EXERCISE BRIEF
Within the listing, each line that has the string "vote" should be copied.

DATASET EXCERPTS
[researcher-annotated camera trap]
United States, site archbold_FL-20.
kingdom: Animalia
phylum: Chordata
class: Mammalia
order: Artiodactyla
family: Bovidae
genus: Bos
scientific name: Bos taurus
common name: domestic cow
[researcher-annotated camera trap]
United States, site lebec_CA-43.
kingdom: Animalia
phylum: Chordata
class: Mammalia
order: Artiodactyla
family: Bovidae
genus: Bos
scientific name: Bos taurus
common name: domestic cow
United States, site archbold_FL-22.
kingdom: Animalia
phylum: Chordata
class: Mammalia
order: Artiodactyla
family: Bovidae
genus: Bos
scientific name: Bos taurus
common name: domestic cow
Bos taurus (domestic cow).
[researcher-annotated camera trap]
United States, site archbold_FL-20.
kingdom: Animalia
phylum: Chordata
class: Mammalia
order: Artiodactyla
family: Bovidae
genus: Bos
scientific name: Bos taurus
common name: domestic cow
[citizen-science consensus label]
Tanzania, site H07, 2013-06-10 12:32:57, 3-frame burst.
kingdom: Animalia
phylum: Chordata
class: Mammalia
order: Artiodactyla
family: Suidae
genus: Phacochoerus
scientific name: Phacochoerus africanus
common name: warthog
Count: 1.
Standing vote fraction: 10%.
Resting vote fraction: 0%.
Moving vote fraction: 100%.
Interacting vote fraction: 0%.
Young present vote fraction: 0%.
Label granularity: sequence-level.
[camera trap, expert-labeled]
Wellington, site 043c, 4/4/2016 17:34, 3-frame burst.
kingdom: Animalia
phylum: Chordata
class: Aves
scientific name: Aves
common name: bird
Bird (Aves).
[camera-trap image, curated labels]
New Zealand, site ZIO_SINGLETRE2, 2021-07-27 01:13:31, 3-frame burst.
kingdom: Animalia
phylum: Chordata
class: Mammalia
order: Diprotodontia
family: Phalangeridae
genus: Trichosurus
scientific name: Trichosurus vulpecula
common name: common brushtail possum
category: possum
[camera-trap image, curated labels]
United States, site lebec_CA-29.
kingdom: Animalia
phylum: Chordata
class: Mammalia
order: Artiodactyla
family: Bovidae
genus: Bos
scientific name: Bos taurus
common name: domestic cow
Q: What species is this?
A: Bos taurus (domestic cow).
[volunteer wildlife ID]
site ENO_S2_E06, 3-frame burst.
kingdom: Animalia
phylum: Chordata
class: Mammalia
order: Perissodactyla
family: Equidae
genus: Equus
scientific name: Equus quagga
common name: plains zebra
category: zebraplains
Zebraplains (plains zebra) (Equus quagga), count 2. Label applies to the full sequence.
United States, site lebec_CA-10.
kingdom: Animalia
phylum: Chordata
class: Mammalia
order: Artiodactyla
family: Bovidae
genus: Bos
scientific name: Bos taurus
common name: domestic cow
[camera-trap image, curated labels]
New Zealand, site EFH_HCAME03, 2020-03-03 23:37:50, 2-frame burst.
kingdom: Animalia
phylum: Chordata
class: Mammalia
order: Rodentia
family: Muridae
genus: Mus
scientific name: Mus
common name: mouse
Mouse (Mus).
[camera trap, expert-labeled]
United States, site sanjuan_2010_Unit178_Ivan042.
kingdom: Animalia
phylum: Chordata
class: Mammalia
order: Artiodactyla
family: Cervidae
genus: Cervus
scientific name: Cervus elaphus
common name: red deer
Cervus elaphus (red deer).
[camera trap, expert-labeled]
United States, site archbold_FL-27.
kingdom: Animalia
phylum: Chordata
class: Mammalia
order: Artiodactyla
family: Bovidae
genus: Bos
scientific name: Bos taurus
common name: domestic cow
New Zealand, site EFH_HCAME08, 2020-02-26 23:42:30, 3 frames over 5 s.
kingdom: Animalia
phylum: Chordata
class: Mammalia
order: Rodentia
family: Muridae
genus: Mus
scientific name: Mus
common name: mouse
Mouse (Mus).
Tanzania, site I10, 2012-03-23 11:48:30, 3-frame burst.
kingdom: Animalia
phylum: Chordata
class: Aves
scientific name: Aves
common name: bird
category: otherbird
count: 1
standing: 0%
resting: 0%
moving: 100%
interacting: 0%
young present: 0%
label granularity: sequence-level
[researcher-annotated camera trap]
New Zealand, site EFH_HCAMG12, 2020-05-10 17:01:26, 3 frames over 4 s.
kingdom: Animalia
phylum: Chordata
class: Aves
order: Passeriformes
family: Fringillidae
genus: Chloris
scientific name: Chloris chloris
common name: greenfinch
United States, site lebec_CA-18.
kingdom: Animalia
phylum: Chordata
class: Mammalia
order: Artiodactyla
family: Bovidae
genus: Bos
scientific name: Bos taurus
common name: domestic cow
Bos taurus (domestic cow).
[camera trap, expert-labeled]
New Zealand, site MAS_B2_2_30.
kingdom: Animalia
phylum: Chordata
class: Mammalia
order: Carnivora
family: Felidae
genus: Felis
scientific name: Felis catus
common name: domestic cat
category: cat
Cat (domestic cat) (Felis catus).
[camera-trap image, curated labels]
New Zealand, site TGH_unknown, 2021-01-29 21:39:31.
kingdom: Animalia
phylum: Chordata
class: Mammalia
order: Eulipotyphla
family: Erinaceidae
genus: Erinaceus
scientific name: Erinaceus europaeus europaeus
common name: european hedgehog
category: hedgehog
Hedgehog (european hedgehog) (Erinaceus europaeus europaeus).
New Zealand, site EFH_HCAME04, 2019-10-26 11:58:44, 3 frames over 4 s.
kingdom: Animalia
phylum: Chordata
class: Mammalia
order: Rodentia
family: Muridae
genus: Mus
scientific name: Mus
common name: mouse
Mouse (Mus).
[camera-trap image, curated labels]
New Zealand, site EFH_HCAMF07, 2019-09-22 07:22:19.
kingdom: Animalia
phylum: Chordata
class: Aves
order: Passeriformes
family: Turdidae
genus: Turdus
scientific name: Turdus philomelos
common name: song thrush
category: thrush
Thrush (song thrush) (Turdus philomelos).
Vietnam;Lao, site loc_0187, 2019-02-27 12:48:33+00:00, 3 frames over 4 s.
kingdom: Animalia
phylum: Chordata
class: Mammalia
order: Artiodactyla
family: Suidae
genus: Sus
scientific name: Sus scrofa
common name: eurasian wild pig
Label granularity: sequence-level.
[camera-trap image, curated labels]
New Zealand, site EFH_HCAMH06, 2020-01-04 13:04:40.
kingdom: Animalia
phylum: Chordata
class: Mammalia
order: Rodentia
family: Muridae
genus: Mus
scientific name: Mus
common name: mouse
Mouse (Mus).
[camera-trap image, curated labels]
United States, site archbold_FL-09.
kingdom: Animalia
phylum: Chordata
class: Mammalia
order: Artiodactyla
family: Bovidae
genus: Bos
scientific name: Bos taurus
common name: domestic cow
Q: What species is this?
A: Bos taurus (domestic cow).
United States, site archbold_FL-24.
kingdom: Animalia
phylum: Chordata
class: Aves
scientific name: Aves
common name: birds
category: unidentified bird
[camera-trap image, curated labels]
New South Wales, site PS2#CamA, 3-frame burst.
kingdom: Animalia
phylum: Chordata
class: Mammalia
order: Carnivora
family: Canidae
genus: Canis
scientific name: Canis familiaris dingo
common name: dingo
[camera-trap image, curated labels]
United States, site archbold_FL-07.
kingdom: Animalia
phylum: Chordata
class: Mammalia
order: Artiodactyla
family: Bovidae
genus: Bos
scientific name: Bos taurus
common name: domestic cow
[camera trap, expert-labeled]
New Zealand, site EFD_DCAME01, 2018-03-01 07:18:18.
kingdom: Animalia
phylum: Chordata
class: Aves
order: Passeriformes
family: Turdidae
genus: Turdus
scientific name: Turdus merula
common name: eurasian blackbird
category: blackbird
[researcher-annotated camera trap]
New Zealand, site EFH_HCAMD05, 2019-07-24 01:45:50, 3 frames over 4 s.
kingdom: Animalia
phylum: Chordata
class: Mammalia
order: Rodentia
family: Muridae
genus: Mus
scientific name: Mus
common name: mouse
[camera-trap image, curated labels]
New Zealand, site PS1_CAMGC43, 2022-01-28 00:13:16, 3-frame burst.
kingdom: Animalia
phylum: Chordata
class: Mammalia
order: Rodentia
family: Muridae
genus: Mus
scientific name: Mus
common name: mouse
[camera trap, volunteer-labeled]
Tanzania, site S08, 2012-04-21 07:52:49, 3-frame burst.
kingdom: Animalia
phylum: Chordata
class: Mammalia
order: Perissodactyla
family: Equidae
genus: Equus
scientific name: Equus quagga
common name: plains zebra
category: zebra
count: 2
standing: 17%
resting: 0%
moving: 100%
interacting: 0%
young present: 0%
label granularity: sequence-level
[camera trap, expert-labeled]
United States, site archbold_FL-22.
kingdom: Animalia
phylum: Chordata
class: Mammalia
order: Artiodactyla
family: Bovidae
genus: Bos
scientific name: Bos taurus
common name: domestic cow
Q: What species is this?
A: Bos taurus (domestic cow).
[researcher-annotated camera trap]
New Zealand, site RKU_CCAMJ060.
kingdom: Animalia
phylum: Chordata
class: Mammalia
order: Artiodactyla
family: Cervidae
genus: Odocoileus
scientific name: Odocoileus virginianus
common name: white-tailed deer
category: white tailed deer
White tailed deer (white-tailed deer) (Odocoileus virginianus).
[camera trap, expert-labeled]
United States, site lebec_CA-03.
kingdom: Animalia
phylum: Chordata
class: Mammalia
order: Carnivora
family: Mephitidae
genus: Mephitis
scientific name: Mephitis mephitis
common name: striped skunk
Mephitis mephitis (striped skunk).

ANSWER BOX
Standing vote fraction: 10%.
Resting vote fraction: 0%.
Moving vote fraction: 100%.
Interacting vote fraction: 0%.
Young present vote fraction: 0%.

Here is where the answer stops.